Mi piace sempre pensare a ciascuna famiglia come «icona della famiglia di Nazaret con la sua quotidianità fatta di stanchezze e persino di incubi, come quando dovette soffrire l’incomprensibile violenza di Erode, esperienza che tragicamente si ripete ancora oggi in tante famiglie di profughi miserabili e affamati» (ibid., 30). Esse sono capaci, per mezzo della fede accumulata attraverso le lotte quotidiane, di «trasformare una grotta di animali nella casa di Gesù, con alcune povere fasce e una montagna di tenerezza» (Esort. ap. Evangelii gaudium, 286). I mezzi materiali ci vogliono, sono necessari, ma non sono la cosa più importante. Per questo, non bisogna perdere la capacità di accarezzare, non perdere la tenerezza ministeriale e la tenerezza della consacrazione religiosa.
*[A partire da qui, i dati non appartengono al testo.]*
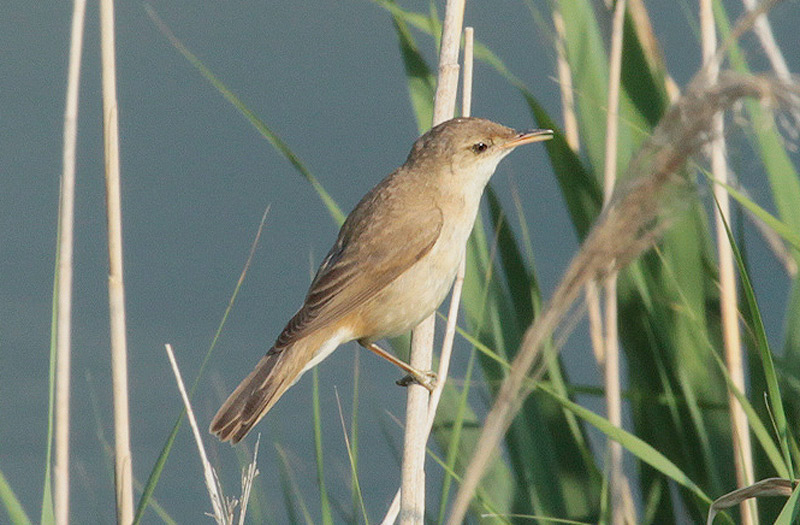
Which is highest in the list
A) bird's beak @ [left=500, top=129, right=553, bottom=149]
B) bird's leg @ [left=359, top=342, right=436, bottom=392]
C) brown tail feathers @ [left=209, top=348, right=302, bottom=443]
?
bird's beak @ [left=500, top=129, right=553, bottom=149]

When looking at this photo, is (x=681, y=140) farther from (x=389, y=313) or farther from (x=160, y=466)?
(x=389, y=313)

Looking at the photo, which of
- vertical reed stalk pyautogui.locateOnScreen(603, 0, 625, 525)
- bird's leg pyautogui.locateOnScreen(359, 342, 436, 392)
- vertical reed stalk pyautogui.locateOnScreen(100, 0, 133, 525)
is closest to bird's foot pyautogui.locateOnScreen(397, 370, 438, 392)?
bird's leg pyautogui.locateOnScreen(359, 342, 436, 392)

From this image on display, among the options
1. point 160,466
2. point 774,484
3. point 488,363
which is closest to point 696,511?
point 488,363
Grazie di aver manifestato il volto familiare del Dio con noi che non smette di sorprenderci in mezzo alle stoviglie!

Cari fratelli, care sorelle, grazie ancora per questa opportunità ecclesiale di respirare a pieni polmoni. Chiediamo allo Spirito che non cessi di rinnovarci nella missione con la fiducia di sapere che Egli vuole impregnare tutto con la sua presenza.

E anche qui, vorrei ringraziare – tu proverai vergogna, adesso! –vorrei ringraziare uno di voi, sacerdote, padre di famiglia, che ha accettato di fare il traduttore [applauso]

[Canto del Padre Nostro]

[Benedizione] 

[1] Verborgenes Leben und Epiphanie: GW XI, 145.

[2] A. Comastri, Madre Teresa. Una goccia di acqua pulita, 39.